Power move: ‘It’s going to change the world, and some parts of the world aren’t going to like it,’ King says of energy independence bill
Strange bedfellows, indeed, but when it comes to power policy, politicians sometimes cross traditional party lines.
And sometimes they even take issue with traditional power lines.
Here’s a timely example: U.S. Sen. Angus King, I-Maine, who came under political fire from Republicans for his involvement with wind energy prior to his election, now counts Tea Party activists among his supporters when it comes to a piece of legislation that King is championing that would allow “individual power generation.”
The senator says the bill promotes individual sovereignty, and it doesn’t get a lot more Tea Party than that.
King contends that his Free Market Energy Act of 2015, introduced just last month, “would help foster the movement toward personal energy independence by protecting the right of consumers to connect their distributed resources to the larger electric grid without having to pay an exorbitant fee to the utilities.”
During a May 26 tour, King promoted the bill against the backdrop of the new Cumberland-based campus for the Friends School of Portland, a Quaker day school. The 15,000-square-foot building, when completed this fall, will attain “passive house” certification, the highest international standard for energy efficiency.
The new school will not rely on traditional fuels – such as oil, gas, coal or wood – but instead use distributed energy technologies, like solar electric panels from Portland’s ReVision Energy, to help produce as much energy as it uses, King noted.
The tour also pointed out more mundane but highly efficient construction methods.
Naomi Beal, chair of the building committee, explained that the school features air tightness and ventilation, with 6 inches of cellulose and exterior rigid insulation.
“It’s not super, super high tech. … Actually, the simpler system worked well for us,” she said.
Crews painstakingly taped every crease around doors.
“It’s very important that we seal every draft for passive house standards,” said Dave Merrill, Warren Construction project manager.
“We’ve got ERVs, energy recovery ventilators, throughout the building which take in exhaust air, extract the heat out of that, extract the cold air out and bring the heat in, so it’s actually transferring energy that’s already in the building and reusing that,” Merrill said.
“The ‘passive house’ standard is .6 ACH (air changes per hour), and we in our first try did it at .34, so we were almost half the value we needed to be and with only the skin of the building at that point in time,” he added.
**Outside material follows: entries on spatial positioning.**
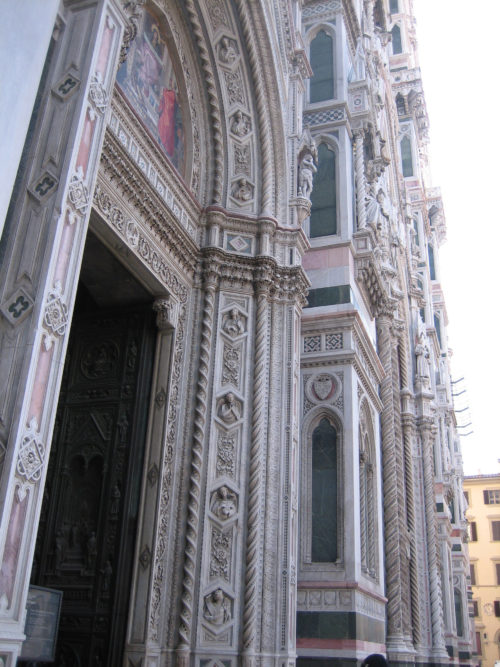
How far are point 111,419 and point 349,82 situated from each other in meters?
9.87

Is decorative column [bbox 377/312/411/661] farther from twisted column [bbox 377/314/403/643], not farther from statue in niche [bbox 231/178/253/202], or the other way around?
statue in niche [bbox 231/178/253/202]

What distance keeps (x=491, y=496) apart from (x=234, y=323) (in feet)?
173

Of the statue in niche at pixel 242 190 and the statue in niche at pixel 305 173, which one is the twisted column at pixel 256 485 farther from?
A: the statue in niche at pixel 305 173

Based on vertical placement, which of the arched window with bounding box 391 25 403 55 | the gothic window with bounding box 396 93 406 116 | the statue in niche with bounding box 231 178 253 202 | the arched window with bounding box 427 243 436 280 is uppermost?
the arched window with bounding box 391 25 403 55

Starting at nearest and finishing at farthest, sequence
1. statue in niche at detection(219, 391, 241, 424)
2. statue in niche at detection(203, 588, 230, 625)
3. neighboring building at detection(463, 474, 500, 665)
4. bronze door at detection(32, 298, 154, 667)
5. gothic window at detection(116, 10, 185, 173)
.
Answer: bronze door at detection(32, 298, 154, 667) < statue in niche at detection(203, 588, 230, 625) < gothic window at detection(116, 10, 185, 173) < statue in niche at detection(219, 391, 241, 424) < neighboring building at detection(463, 474, 500, 665)

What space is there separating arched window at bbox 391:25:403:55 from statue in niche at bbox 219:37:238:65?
2626 centimetres

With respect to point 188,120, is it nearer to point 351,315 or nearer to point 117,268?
point 117,268

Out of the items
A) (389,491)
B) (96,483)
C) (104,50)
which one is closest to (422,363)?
(389,491)

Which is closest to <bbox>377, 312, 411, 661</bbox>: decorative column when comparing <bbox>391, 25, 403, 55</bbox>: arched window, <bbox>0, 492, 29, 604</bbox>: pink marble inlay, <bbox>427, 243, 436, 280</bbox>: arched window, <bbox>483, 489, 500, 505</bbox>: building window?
<bbox>0, 492, 29, 604</bbox>: pink marble inlay

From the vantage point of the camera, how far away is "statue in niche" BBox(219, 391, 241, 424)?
386 inches

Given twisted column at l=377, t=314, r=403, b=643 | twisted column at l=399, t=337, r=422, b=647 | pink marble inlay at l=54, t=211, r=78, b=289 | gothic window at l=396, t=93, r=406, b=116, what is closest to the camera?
pink marble inlay at l=54, t=211, r=78, b=289

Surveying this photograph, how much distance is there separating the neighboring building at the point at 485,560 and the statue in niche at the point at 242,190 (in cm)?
4905

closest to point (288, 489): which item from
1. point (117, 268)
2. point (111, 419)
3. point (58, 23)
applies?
point (111, 419)

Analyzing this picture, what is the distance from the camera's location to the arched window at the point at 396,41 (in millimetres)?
35250
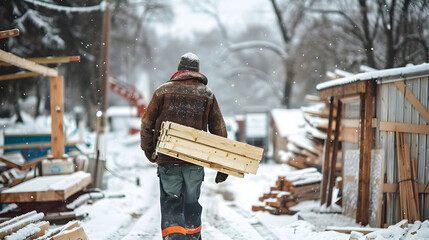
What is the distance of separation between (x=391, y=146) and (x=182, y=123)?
365 cm

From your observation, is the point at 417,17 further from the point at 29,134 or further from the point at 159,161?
the point at 29,134

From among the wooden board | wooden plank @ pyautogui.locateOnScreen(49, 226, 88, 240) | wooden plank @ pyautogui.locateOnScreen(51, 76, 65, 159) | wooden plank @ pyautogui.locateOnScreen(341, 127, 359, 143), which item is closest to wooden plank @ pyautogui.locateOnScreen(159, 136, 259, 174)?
wooden plank @ pyautogui.locateOnScreen(49, 226, 88, 240)

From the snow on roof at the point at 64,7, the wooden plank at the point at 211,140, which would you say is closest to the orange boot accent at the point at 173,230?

King used the Friends School tour to underscore his argument that anyone should be allowed to create their own power plant.
“Right here in Maine, Friends School of Portland is deploying innovative technologies that will help it operate almost entirely independent of the electric grid. My legislation would ensure that people can do what FSP has done: take their energy future into their own hands,” he said in a statement.
King pivoted from the tour to a question-and-answer session with some of the nearly 100 pre-K through eighth grade students who attend the day school.
“We’re trying to make energy more democratic, with a small D, for people who make their own energy not only at their schools but at their houses. More and more people are doing that,” King told the students.
But King acknowledged resistance to his legislation. Oil, gas and coal producers will push back, he predicted.
“It’s going to change the world, and some parts of the world aren’t going to like it,” he said.
“Where there’s going to be a comprehensive energy bill this summer, I’m working really hard to see that this is part of it, but we have some very powerful opponents,” King said.
“What we’re proposing to do is leave the details to the state of how it would be implemented, but it would establish a right to self-generate, and for the fees that the utilities charge to be reasonable,” he explained.
“It’s stirred up quite a hornet’s nest,” King said.
Disruptions such as cyber attacks or ice storms would no longer threaten widespread outages under a decentralized power system, King said. The model flies in the face of American electrification.
“You have a big central place that makes electricity and sends it through the wires to the house, and you just take it. That’s the way energy has worked forever,” King said. “Now what we’re talking about, the big change is, you’re going to make your own energy at your own house, and maybe when you don’t need it, you’ll send it back, to everybody else. It’s like instead of one central plant, you’ll have a million plants.”